The Frankfurt and Munich stake have each an International ward manly composed of american's working abroud and other migrant workers.

The districts are manly composed of german natives. Wheras ward's in the biger cities like Berlin, Hamburg, Munich and Frankfurt have more and more foreign workers. Therea are some active afican members, but I would estimate them at around 200-300. There are more south american members.

Missionaries manly teach africans and that often in english. Most converts are foreigner's.

The district where often split of from stakes to reduce travel time and grothw was not fast enough to split of a stake.

So back to the servicman stakes. After 1990 a lot of them where withdrawn and see this in the statisics. Membership decreased form 39000 to 34000 and is now ca. 25 years later back up to 39000. A lot of wards where closed and others integrated into german stakes. There were propaly more than 20 servicemen wards where now are just 7. I know of 3 serviemen wards that where closed in the last 12 years, but one was also split last year. Propably to keep the number of wards in the Kaiserslauetern Military stake on 5.
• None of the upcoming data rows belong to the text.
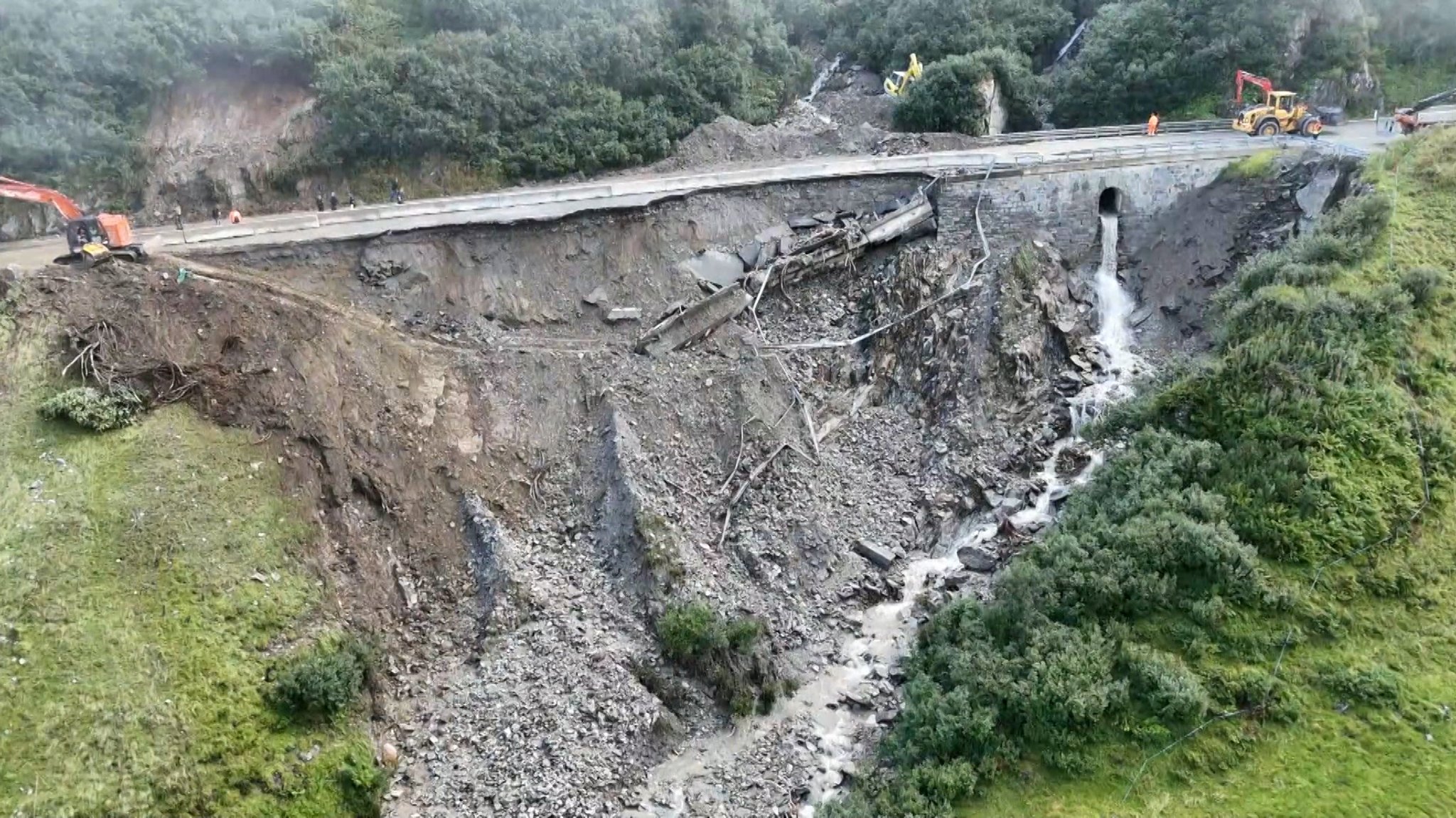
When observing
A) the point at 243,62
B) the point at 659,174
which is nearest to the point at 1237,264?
the point at 659,174

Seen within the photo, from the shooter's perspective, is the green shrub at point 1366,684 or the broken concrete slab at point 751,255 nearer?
the green shrub at point 1366,684

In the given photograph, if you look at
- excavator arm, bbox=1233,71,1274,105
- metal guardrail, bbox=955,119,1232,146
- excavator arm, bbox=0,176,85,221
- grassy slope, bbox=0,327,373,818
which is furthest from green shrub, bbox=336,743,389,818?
excavator arm, bbox=1233,71,1274,105

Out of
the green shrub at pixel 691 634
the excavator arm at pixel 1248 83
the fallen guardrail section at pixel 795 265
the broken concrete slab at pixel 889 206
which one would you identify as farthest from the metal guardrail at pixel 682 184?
the green shrub at pixel 691 634

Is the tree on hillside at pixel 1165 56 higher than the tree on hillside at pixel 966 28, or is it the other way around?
the tree on hillside at pixel 966 28

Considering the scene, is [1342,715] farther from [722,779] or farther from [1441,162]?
[1441,162]

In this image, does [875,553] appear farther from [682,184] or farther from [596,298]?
Result: [682,184]

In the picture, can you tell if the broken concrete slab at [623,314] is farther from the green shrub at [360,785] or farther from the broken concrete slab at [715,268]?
the green shrub at [360,785]
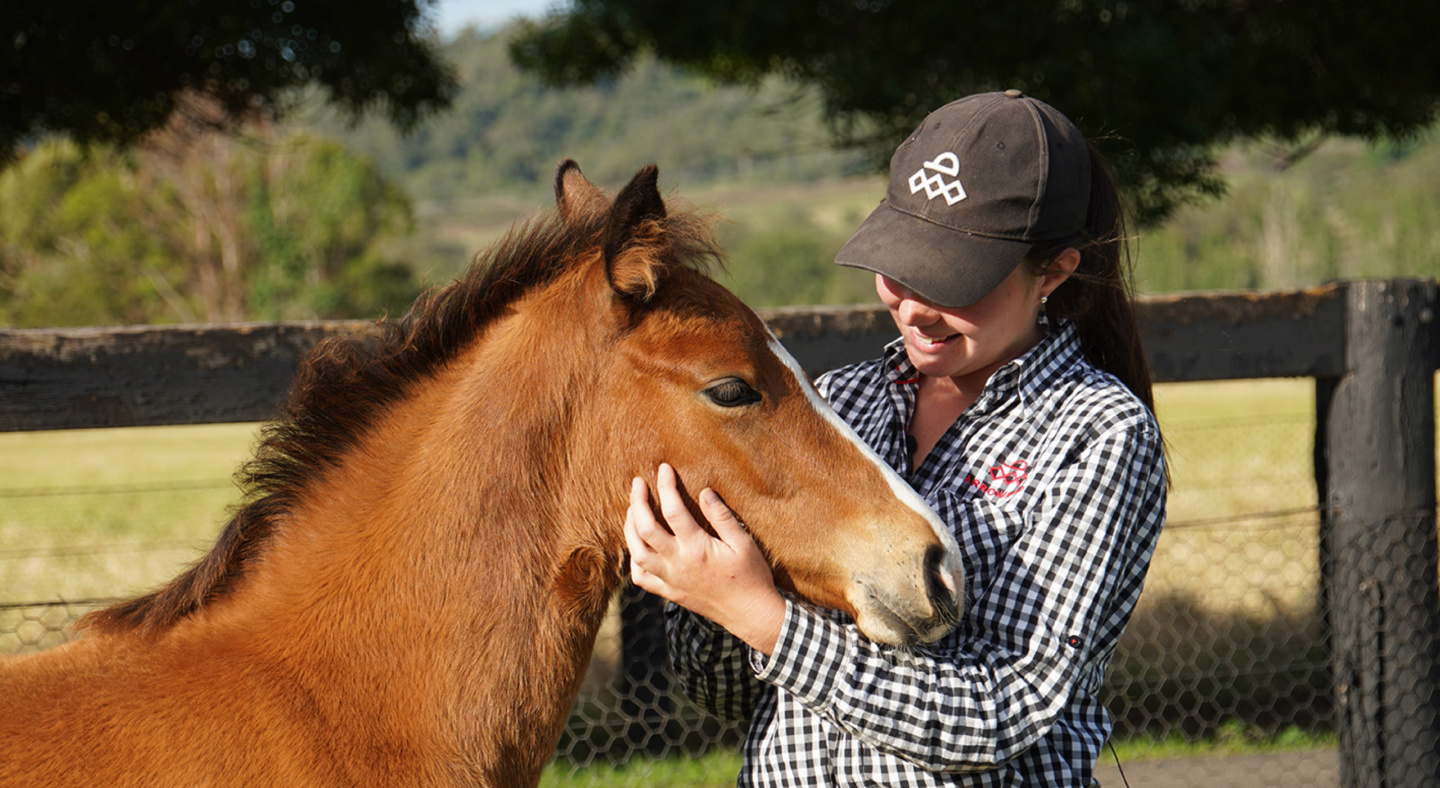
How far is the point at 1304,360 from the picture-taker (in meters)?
3.56

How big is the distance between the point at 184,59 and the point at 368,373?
3.56m

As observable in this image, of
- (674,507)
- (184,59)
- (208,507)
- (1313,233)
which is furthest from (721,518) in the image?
(1313,233)

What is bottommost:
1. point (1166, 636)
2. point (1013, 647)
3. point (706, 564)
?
point (1166, 636)

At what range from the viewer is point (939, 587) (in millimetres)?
1722

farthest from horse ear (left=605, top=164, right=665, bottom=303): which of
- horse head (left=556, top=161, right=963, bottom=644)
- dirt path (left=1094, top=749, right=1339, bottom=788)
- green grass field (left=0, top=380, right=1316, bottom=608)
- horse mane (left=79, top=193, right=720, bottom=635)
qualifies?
dirt path (left=1094, top=749, right=1339, bottom=788)

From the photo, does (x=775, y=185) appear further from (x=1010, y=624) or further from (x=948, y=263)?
(x=1010, y=624)

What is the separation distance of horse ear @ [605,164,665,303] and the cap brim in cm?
33

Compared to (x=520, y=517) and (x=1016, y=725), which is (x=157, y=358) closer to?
(x=520, y=517)

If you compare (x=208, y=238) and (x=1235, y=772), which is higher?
(x=1235, y=772)

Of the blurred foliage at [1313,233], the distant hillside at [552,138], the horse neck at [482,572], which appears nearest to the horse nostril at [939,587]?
the horse neck at [482,572]

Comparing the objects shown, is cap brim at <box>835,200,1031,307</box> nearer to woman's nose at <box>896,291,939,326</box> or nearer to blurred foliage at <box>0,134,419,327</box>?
woman's nose at <box>896,291,939,326</box>

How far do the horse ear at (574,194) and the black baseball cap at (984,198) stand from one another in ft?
1.72

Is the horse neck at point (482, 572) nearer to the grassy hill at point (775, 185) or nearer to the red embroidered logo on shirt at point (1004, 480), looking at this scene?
the grassy hill at point (775, 185)

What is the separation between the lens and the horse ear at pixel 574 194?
2072 mm
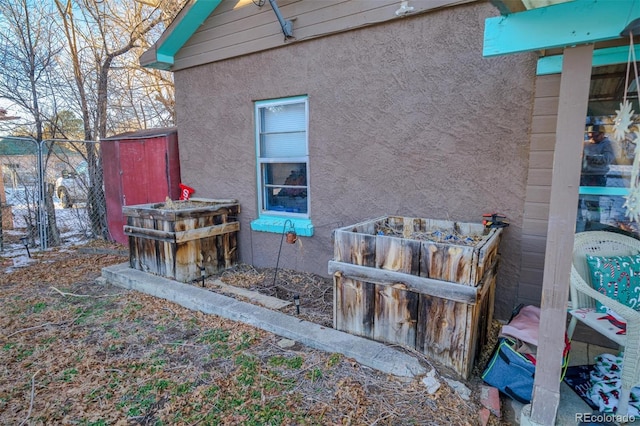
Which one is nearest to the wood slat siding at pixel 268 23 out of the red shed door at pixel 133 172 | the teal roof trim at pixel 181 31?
the teal roof trim at pixel 181 31

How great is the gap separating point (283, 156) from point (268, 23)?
1.68m

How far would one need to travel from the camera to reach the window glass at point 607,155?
2.62m

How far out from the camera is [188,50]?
5051mm

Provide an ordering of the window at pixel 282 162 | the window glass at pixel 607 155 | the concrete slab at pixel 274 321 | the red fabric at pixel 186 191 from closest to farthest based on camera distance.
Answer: the concrete slab at pixel 274 321 → the window glass at pixel 607 155 → the window at pixel 282 162 → the red fabric at pixel 186 191

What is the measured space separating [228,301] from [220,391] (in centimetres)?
→ 133

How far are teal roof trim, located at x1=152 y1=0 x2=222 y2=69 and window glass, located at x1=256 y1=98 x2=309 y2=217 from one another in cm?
148

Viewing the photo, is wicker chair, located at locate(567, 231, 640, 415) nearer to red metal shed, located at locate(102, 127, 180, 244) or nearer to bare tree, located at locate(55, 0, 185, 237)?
red metal shed, located at locate(102, 127, 180, 244)

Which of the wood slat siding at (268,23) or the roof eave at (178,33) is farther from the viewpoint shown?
the roof eave at (178,33)

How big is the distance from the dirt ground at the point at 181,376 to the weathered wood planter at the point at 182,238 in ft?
1.99

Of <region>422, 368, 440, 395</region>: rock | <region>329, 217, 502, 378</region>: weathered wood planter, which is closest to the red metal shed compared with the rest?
<region>329, 217, 502, 378</region>: weathered wood planter

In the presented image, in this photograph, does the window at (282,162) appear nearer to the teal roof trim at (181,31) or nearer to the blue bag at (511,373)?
the teal roof trim at (181,31)

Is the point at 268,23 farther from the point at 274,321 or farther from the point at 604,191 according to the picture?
the point at 604,191

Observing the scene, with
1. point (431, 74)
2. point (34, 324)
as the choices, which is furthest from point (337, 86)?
point (34, 324)

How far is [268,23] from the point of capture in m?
4.26
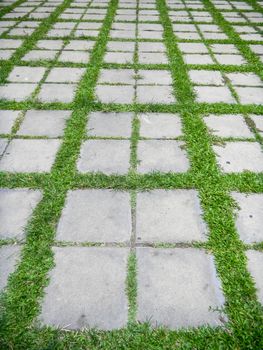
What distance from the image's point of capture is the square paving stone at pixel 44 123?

I myself are not from germany, but from Switzerland, but i have been to a few differnt german wards and met a lot of at ysa conventions. Also 1 ward and 4 branches of my stake are in germany.

Pascal said...

I agree with Miro. I`m from Germany and served my Mission in Switzerland so I`m a little familiar with the Church in the area. Turns out that foreigners (particularly Africans) reside almost exclusively in the bigger cities where there are large wards, often several of them.

The three districts in Germany are "out in the boonies." Their main reason for existance is that the lack of population and cities in their respective areas has contributed to congregations never being able to reach ward size. All German districts are located in areas of severe demographic decline. For example, some of the branches in the Erfurt and Neubrandenburg Districts have existed for a long time, in some cases for almost a century. Some were quite thriving between the World Wars and especially later under communist rule, but now they rely on full-time Missionaries to function because everyone who could afford it financially has moved away (Nordhausen is such a branch that had 40 to 50 active members during its peak time in the 1980s but now has around 5, and no Priesthood holders).
Additionally, the areas of German districts are uniformly native German and so tend to be the people that the Missionaries are teaching.
The two exceptions in eastern Germany are Erfurt and Jena, with Erfurt being around ward-sized and quite diverse and the Jena Branch being comprised of almost only YSAs from other parts of Germany who are attending Jena`s reknown university. Some have called it Germany`s only YSA branch. However, while attending there is a lot of fun and the Missionaries have no trouble whatsoever finding people around campus who are interested in the Gospel and often get baptized, they will usually move elsewhere for employment after gradutation because the economic prospects of central Germany are not the best, so to say.

For all of the southern half of Germany, official statistics indicate around a 50:50 native-foreign baptism rate. However, in the rare cases of full families getting baptized, it tends to be native German families.